## Jobs:
a: In the passage about Lehi, what name did the group give the fertile coastal region they reached after crossing the desert from Nahom?
b: Pick up the passage about Lehi after its last sentence and continue it.

According to the Book of Mormon, Lehi ( ) was a prophet who lived in Jerusalem during the reign of king Zedekiah (approximately 600 BC). Lehi was an Israelite of the Tribe of Joseph, and father to Nephi, another prominent prophet in the Book of Mormon. In the first book of the Book of Mormon, First Nephi, Lehi and Nephi lead their family out of Jerusalem, and across the sea to the "promised land" (the Americas). He is also the namesake of the modern-day city of Lehi, Utah.

Life according to the Book of Mormon

According to the Book of Mormon, the families of Lehi, his friend Ishmael and another man named Zoram left Jerusalem some time before its destruction by the Babylonians in approximately 587 BC. Lehi's group proceeded southward down the Arabian Peninsula until they reached a location called Nahom.  For some time, Lehi dwelt in a tent.   Ishmael is reported to have died by this time, and he was buried at this location.

From Nahom, the group proceeded in an eastward direction across the desert until they reached a fertile coastal region they named Bountiful, where Lehi's son Nephi was instructed by the Lord to build a ship for the purpose of sailing across the ocean to the "promised land." The party of men, women and children along with their animals boarded the ship and sailed until they reached the Americas.

## Dataset content:
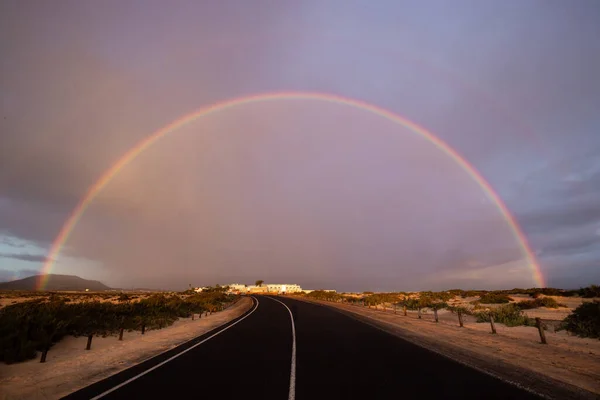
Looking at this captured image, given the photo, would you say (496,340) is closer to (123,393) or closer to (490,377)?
(490,377)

## Expected results:
a: Bountiful

b:
The Book of Mormon relates that during his family's journey to the Americas and before his death, Lehi gave important teachings to his children and their posterity that were recorded by Nephi on metallic plates that were later used in compiling the Book of Mormon.

Family
Upon Lehi's death, his sons Nephi and Laman established two conflicting nations, the Nephites and the Lamanites, and as such he is considered one of the principal ancestors of the Book of Mormon and Native American peoples. According to the Book of Mormon, his known immediate family is as shown in the diagram below.

(The Book of Mormon states explicitly that Jacob and Joseph are sons of Lehi, but does not definitely state that they were sons of Sariah.  However, the book also does not mention Lehi having any additional wives.) It is also believed that Lehi had daughters maybe even before Jacob and Joseph were born. Lehi's son, Nephi, mentions having sisters in his writings; their names and birth order are unknown.

Modern commemorations
Lehi, Arizona and Lehi, Utah were named after him by Latter-day Saint settlers.

See also 

 Tree of life vision

Notes

References
.
.

Further reading

John A. Tvedtnes,  “The Influence of Lehi's Admonitions on the Teachings of His Son Jacob,” Journal of Book of Mormon Studies 3/2 (1994): 34-48.
Noel B. Reynolds,  “Lehi as Moses,” Journal of Book of Mormon Studies 9/2 (2000): 26-35.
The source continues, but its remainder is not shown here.